▶ **TASK TO CARRY OUT**: Return every one of the records below word for word, with no changes.

▶ **DATASET CONTENT**:
(begin)

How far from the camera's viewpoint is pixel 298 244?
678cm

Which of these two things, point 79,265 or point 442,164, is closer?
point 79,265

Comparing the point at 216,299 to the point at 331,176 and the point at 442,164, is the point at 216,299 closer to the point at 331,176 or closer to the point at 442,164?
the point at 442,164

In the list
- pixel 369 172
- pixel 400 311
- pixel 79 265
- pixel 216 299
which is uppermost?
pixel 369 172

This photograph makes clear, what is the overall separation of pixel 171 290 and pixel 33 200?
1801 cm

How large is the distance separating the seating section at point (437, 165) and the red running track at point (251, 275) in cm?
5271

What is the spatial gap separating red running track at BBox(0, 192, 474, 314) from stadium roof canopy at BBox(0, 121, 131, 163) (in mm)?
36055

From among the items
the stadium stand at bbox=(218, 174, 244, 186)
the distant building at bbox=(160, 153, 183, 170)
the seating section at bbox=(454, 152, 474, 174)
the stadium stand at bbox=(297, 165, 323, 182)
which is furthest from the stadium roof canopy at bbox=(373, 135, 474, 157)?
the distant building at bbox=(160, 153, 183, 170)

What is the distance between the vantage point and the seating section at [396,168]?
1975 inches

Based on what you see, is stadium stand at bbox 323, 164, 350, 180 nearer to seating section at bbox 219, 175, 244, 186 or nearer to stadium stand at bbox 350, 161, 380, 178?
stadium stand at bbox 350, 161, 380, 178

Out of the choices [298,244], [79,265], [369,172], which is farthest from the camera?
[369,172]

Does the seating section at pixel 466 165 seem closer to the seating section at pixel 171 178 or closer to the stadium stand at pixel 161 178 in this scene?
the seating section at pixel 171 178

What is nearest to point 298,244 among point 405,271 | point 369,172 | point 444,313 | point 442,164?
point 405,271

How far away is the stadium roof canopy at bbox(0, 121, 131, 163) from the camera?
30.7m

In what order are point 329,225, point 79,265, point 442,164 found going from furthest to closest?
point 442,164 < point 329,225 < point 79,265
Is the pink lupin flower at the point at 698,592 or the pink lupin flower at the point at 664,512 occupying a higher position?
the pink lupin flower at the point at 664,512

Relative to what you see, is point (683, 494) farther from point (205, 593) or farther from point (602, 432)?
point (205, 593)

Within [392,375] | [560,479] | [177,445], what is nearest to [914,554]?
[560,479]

(end)

▶ **WRITTEN RESPONSE**:
How far from the camera's viewpoint is pixel 298 244?
678cm

Which of these two things, point 79,265 or point 442,164, is closer?
point 79,265

Comparing the point at 216,299 to the point at 331,176 and the point at 442,164, is the point at 216,299 closer to the point at 331,176 or closer to the point at 442,164?
the point at 442,164

In the list
- pixel 369 172
- pixel 400 311
- pixel 79 265
- pixel 216 299
which is uppermost?
pixel 369 172

This photograph makes clear, what is the overall separation of pixel 171 290 and pixel 33 200?
1801 cm

How large is the distance separating the seating section at point (437, 165) and the red running track at point (251, 275) in cm?
5271

What is the spatial gap separating red running track at BBox(0, 192, 474, 314) from stadium roof canopy at BBox(0, 121, 131, 163) (in mm)?
36055

From among the items
the stadium stand at bbox=(218, 174, 244, 186)
the distant building at bbox=(160, 153, 183, 170)
the seating section at bbox=(454, 152, 474, 174)
the stadium stand at bbox=(297, 165, 323, 182)
which is furthest from the stadium roof canopy at bbox=(373, 135, 474, 157)?
the distant building at bbox=(160, 153, 183, 170)

What is the distance between the vantage point and the seating section at [396,168]?
1975 inches

Based on what you see, is stadium stand at bbox 323, 164, 350, 180 nearer to seating section at bbox 219, 175, 244, 186 or nearer to stadium stand at bbox 350, 161, 380, 178?
stadium stand at bbox 350, 161, 380, 178

Out of the choices [298,244], [79,265], [369,172], which is farthest from the camera?
[369,172]

Does the seating section at pixel 466 165 seem closer to the seating section at pixel 171 178 or closer to the stadium stand at pixel 161 178 in this scene?
the seating section at pixel 171 178

What is nearest to point 298,244 among point 405,271 | point 369,172 | point 444,313 | point 442,164?
point 405,271

How far away is the stadium roof canopy at bbox(0, 121, 131, 163) from the camera?
30.7m

In what order are point 329,225, point 79,265, point 442,164 found going from furthest to closest?
point 442,164 < point 329,225 < point 79,265
Is the pink lupin flower at the point at 698,592 or the pink lupin flower at the point at 664,512 occupying a higher position?
the pink lupin flower at the point at 664,512

Relative to what you see, is point (683, 494) farther from point (205, 593) or farther from point (602, 432)?
point (205, 593)

Within [392,375] | [560,479] | [177,445], what is nearest to [914,554]?
[560,479]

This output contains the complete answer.